Directive 1: For the thread below on drop G tuning, state whether each of the following statements agrees with it, answering yes or no and quoting the words of the thread that decide it. (a) Strapping Young Lad used open C tuning for The New Black. (b) Rose Funeral is named as a band that plays in drop Ab. (c) vampiregenocide finds that drop G sounds muddier than drop A.

Article:

+--

# Songs in drop G?



## vampiregenocide

Can you guys point me in the way of some? Nothing too difficult please.


----------



## omgmjgg

I know some bands that play in drop Ab, but nothing in G =[

if you wanna check those bands out they are:
dissipate
kissyface fashion faux pas


----------



## Scar Symmetry

Strapping Young Lad used open C (G C G C G C E) for The New Black and I think for Alien too, but I'm not sure about the latter.

Drop G is one of the most untouched tunings there is though, hardly any bands use it 

I was told by a friend that Crowbar have utilised Drop G on an album or two, no idea which though.


----------



## omgmjgg

yup it seems like people use drop Ab and then skip to f# haha


----------



## ShadyDavey

If you get stuck for Drop G chords/scales give me a poke....


----------



## Rick

I know Rose Funeral uses Drop G. That's all that I know.


----------



## Scar Symmetry

Rick said:


> I know Rose Funeral uses Drop G. That's all that I know.



Is that literally the only thing you know? 

Devin's band =


----------



## Rick

Scar Symmetry said:


> Is that literally the only thing you know?



Maybe.


----------



## vampiregenocide

ShadyDavey said:


> If you get stuck for Drop G chords/scales give me a poke....



I'd appreciate if you could send some over dude  Save me figuring them all out.

I'm kinda glad not many peeps use it, my material will sound a bit more fresh perhaps  I found that for some reason it sounds a lot less muddy than drop A. Don't know why. Its very pleasing to the ear just like drop C.


----------



## ShadyDavey

vampiregenocide said:


> I'd appreciate if you could send some over dude  Save me figuring them all out.
> 
> I'm kinda glad not many peeps use it, my material will sound a bit more fresh perhaps  I found that for some reason it sounds a lot less muddy than drop A. Don't know why. Its very pleasing to the ear just like drop C.



Yeah, of course dude.

Anything in particular?


----------



## Cuda

Metroid Metal?

I'm pretty sure all the MM Super Metroid stuff is drop C


----------



## Scar Symmetry

vampiregenocide said:


> I found that for some reason it sounds a lot less muddy than drop A. Don't know why. Its very pleasing to the ear just like drop C.

+--

Supplied material:

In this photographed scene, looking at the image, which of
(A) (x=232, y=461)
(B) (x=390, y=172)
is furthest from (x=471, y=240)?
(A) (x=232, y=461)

+--

Directive 2: Render every line of the records above as a JSON list of strings, with one string per line and blank lines omitted.

Final result 1:
(a) Yes: "Strapping Young Lad used open C (G C G C G C E) for The New Black"
(b) No: "I know Rose Funeral uses Drop G."
(c) No: "it sounds a lot less muddy than drop A"

Final result 2:
[
  "In this photographed scene, looking at the image, which of",
  "(A) (x=232, y=461)",
  "(B) (x=390, y=172)",
  "is furthest from (x=471, y=240)?",
  "(A) (x=232, y=461)"
]